#### [PROVIDED MATERIAL]
______________________________
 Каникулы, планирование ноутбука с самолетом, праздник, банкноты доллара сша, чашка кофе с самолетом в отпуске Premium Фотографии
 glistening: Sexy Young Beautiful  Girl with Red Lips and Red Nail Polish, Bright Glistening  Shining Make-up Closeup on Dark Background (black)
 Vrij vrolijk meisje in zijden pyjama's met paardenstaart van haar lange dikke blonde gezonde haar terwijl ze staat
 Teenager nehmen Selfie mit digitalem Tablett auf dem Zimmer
______________________________
#### [EXERCISE BRIEF]
Repeat the data in its entirety, word for word.

#### [SOLUTION TO THE PROBLEM]
 Каникулы, планирование ноутбука с самолетом, праздник, банкноты доллара сша, чашка кофе с самолетом в отпуске Premium Фотографии
 glistening: Sexy Young Beautiful  Girl with Red Lips and Red Nail Polish, Bright Glistening  Shining Make-up Closeup on Dark Background (black)
 Vrij vrolijk meisje in zijden pyjama's met paardenstaart van haar lange dikke blonde gezonde haar terwijl ze staat
 Teenager nehmen Selfie mit digitalem Tablett auf dem Zimmer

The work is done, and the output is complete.